Friday, December 17, 2010

The Quiet Genius - Clifford Curzon

He was a truly diffident, unassuming and introspective man, who just happened to be one of the truly great English pianists of the twentieth century.
That quiet, ruminative manner translated, innately or otherwise, into his unique manner at the piano.
Actually, he is the only great pianist I am aware of who seemingly sublimated the music he performed simply by way of a natural kind of suppression of his own entity to create some of the most singular approaches I have ever known; for instance, in a performance of the legendary Liszt Sonata I heard as a youngster, the kind of intensity of drama so germane to the name Liszt was never in evidence in this performance. For the only time in my life I heard Liszt played in a kind of setting that cannot be described in words - the sounds of Liszt were precisely as powerful in text, but in a way that was so pure in projection, that the drama came simply from the sounds Curzon gave me without a trace of his personality as part of the propellant - it was not so much the usual or expected human endeavor, in emotional terms, but rather a direct confrontation with the intellect of the composer without hubris or melodrama.

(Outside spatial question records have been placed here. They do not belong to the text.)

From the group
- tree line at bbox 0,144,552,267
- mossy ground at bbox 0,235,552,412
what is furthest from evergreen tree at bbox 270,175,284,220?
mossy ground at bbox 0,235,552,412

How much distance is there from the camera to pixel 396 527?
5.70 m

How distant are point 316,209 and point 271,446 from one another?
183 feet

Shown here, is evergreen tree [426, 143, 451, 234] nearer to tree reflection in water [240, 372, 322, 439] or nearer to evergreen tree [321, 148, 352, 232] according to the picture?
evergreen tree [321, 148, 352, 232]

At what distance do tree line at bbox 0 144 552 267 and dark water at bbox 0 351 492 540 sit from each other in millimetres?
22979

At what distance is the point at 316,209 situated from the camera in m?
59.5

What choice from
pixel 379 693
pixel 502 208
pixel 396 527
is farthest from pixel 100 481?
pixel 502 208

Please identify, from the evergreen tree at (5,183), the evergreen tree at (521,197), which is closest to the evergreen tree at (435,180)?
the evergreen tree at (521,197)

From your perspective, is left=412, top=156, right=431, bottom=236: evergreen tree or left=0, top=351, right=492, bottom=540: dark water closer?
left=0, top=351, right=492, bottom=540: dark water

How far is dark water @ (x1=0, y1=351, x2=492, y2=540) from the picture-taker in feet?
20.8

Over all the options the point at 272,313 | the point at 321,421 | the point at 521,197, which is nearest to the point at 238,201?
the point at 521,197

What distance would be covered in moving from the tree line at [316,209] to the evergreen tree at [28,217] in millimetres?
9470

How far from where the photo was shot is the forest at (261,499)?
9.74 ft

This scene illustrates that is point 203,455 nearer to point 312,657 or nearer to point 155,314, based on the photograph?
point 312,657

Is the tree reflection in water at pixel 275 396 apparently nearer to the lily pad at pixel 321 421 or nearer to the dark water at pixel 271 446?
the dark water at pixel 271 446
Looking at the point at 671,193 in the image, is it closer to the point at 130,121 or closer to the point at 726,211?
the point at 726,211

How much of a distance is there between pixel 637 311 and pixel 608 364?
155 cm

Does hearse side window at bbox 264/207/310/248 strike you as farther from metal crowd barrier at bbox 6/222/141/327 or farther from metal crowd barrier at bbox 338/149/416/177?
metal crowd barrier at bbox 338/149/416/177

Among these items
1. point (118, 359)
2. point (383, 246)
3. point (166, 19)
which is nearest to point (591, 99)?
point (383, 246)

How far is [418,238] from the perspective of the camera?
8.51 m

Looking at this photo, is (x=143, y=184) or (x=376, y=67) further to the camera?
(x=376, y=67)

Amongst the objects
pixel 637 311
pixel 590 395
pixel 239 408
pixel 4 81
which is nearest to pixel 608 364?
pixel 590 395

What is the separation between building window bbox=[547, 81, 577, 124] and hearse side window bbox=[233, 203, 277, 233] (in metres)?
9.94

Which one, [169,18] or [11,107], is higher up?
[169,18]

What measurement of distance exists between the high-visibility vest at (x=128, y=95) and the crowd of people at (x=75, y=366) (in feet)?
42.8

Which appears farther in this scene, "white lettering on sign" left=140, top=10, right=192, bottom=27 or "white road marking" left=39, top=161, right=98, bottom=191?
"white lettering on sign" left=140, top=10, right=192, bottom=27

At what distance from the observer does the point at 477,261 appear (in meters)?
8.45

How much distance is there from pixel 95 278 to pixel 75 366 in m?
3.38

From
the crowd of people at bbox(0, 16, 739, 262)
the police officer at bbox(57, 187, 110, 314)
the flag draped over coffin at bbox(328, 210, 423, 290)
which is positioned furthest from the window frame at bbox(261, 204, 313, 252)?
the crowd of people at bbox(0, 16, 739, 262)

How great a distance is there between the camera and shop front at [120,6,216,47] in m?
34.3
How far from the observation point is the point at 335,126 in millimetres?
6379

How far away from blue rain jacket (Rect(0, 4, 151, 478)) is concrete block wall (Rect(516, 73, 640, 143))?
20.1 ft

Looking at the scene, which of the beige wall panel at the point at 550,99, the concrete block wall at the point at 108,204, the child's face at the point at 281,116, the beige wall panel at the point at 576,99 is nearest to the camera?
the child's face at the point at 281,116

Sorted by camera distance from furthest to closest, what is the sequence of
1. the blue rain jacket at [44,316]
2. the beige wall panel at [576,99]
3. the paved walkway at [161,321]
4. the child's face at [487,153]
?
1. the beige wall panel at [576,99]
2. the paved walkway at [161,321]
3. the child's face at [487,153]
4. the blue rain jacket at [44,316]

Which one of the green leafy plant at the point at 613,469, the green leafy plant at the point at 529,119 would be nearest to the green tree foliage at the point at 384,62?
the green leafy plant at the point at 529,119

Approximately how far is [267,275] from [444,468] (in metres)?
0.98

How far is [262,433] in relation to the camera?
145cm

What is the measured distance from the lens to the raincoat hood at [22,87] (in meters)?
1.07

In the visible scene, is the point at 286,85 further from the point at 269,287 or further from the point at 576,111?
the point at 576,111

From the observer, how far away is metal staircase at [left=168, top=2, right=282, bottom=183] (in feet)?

Now there was, and perhaps still is, another recording of the Liszt filled with false notes and a rather shoddy and disoriented reading of this sonata, and to this day, I do not know how it ever met the light of day. This kind of performance would occasionally be given by Curzon, who was in fear of live performances and shunned them, unlike Horowitz, who in fear played regularly until he went into one of his many retirements in order to reestablish equilibrium. Curzon was also uncomfortable in many of his recording sessions. Seemingly, his search for the unattainable; namely Perfection, overcame his efforts, from time to time.
But there are recordings of Curzon out there of Mozart, Schubert and Beethoven, which are absolutely marvelous and enlightening. He did study with Schnabel for a period, which led into his specializing of the music of these masters.
If you are not familiar with Curzon, I would certainly advise your listening to this singular, quiet genius. I think that you will be enraptured.